[WHAT YOU HAVE TO DO] Return each of the rows below word for word, leaving out the pictures.
── DATA LINES ──
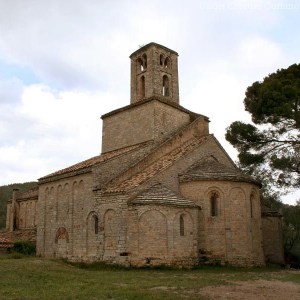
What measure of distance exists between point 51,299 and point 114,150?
16.0 metres

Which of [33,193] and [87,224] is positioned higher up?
[33,193]

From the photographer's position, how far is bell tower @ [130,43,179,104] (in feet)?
77.6

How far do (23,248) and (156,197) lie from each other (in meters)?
10.9

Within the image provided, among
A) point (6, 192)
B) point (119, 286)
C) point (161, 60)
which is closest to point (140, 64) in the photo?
point (161, 60)

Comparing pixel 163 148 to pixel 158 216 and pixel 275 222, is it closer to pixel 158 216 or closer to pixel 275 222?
pixel 158 216

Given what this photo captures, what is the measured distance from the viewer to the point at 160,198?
16969 mm

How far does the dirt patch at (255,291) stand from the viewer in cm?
973

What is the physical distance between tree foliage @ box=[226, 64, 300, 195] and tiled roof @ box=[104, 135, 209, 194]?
2439mm

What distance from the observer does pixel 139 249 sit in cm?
1627

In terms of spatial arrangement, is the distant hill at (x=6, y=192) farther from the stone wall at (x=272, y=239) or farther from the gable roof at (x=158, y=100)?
the stone wall at (x=272, y=239)

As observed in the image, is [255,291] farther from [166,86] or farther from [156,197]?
[166,86]

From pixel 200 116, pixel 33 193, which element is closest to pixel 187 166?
pixel 200 116

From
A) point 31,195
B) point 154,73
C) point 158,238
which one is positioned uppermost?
point 154,73

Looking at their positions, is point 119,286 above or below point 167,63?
below
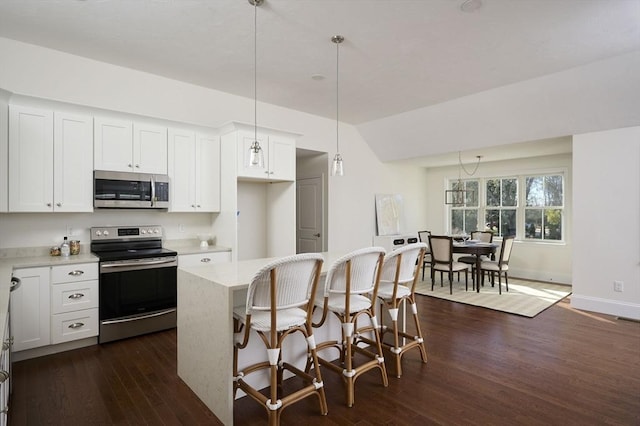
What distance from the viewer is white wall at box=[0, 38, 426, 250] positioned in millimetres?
3395

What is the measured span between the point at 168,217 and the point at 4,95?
1.92 metres

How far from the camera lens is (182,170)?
4.23 metres

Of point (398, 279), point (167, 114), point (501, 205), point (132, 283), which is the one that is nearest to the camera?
point (398, 279)

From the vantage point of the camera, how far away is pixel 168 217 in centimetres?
438

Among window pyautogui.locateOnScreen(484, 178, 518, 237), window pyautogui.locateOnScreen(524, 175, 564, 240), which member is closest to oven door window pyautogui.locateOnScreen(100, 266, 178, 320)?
window pyautogui.locateOnScreen(484, 178, 518, 237)

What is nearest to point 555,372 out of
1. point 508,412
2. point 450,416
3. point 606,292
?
point 508,412

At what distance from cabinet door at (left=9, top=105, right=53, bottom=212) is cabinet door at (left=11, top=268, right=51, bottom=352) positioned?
0.64m

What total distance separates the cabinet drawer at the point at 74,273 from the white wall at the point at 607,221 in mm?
5735

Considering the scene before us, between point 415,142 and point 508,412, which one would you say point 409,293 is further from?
point 415,142

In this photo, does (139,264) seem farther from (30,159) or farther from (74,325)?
(30,159)

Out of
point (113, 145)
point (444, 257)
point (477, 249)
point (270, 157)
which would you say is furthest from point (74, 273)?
point (477, 249)

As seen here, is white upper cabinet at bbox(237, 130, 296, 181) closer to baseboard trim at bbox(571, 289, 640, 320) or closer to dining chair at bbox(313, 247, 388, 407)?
dining chair at bbox(313, 247, 388, 407)

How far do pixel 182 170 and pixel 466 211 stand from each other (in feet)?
20.6

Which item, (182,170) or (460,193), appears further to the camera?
───
[RESULT BELOW]
What measure of distance exists between point 51,299 and point 114,150?
16.0 metres

Which of [33,193] and [87,224] is positioned higher up?
[33,193]

From the photographer's position, how far is bell tower @ [130,43,179,104] (in feet)?
77.6

How far do (23,248) and (156,197) lie from each other (in meters)?
10.9

Within the image provided, among
A) point (6, 192)
B) point (119, 286)
C) point (161, 60)
which is closest to point (140, 64) in the photo?
point (161, 60)

Comparing pixel 163 148 to pixel 158 216 and pixel 275 222, is it closer to pixel 158 216 or closer to pixel 275 222?
pixel 158 216

Given what this photo captures, what is the measured distance from the viewer to the point at 160,198?
16969 mm

How far does the dirt patch at (255,291) stand from the viewer in cm?
973

What is the physical distance between tree foliage @ box=[226, 64, 300, 195] and tiled roof @ box=[104, 135, 209, 194]?
2439mm

What distance from the observer does pixel 139 249 sit in cm?
1627

In terms of spatial arrangement, is the distant hill at (x=6, y=192) farther from the stone wall at (x=272, y=239) or farther from the gable roof at (x=158, y=100)?
the stone wall at (x=272, y=239)

As observed in the image, is [255,291] farther from [166,86] or farther from [156,197]?
[166,86]

From pixel 200 116, pixel 33 193, which element is closest to pixel 187 166?
pixel 200 116

From
A) point 31,195
B) point 154,73
C) point 158,238
which one is positioned uppermost?
point 154,73

Looking at their positions, is point 119,286 above or below point 167,63?
below
What distance from the viewer is white wall at box=[0, 38, 426, 250] positioned in millimetres?
3395

What is the measured span between the point at 168,217 and the point at 4,95?
1.92 metres

How far from the camera lens is (182,170)?
4.23 metres

Of point (398, 279), point (167, 114), point (501, 205), point (132, 283), which is the one that is nearest to the camera?
point (398, 279)

From the vantage point of the camera, how far away is pixel 168 217 in centimetres?
438

Among window pyautogui.locateOnScreen(484, 178, 518, 237), window pyautogui.locateOnScreen(524, 175, 564, 240), which member is closest to oven door window pyautogui.locateOnScreen(100, 266, 178, 320)?
window pyautogui.locateOnScreen(484, 178, 518, 237)

What is nearest to point 555,372 out of
1. point 508,412
2. point 450,416
3. point 606,292
?
point 508,412

At what distance from cabinet door at (left=9, top=105, right=53, bottom=212) is cabinet door at (left=11, top=268, right=51, bottom=352) positioned?
0.64m

What total distance separates the cabinet drawer at the point at 74,273 from the white wall at the point at 607,221 in mm?
5735

Considering the scene before us, between point 415,142 and point 508,412, which one would you say point 409,293 is further from?
point 415,142

In this photo, does (139,264) seem farther from (30,159) or farther from (74,325)?
(30,159)

Out of
point (113, 145)
point (444, 257)
point (477, 249)
point (270, 157)
which would you say is furthest from point (74, 273)?
point (477, 249)

As seen here, is white upper cabinet at bbox(237, 130, 296, 181) closer to baseboard trim at bbox(571, 289, 640, 320) or closer to dining chair at bbox(313, 247, 388, 407)?
dining chair at bbox(313, 247, 388, 407)

How far do pixel 182 170 and pixel 466 211 stand from each other (in feet)?
20.6

Which item, (182,170) or (460,193), appears further to the camera?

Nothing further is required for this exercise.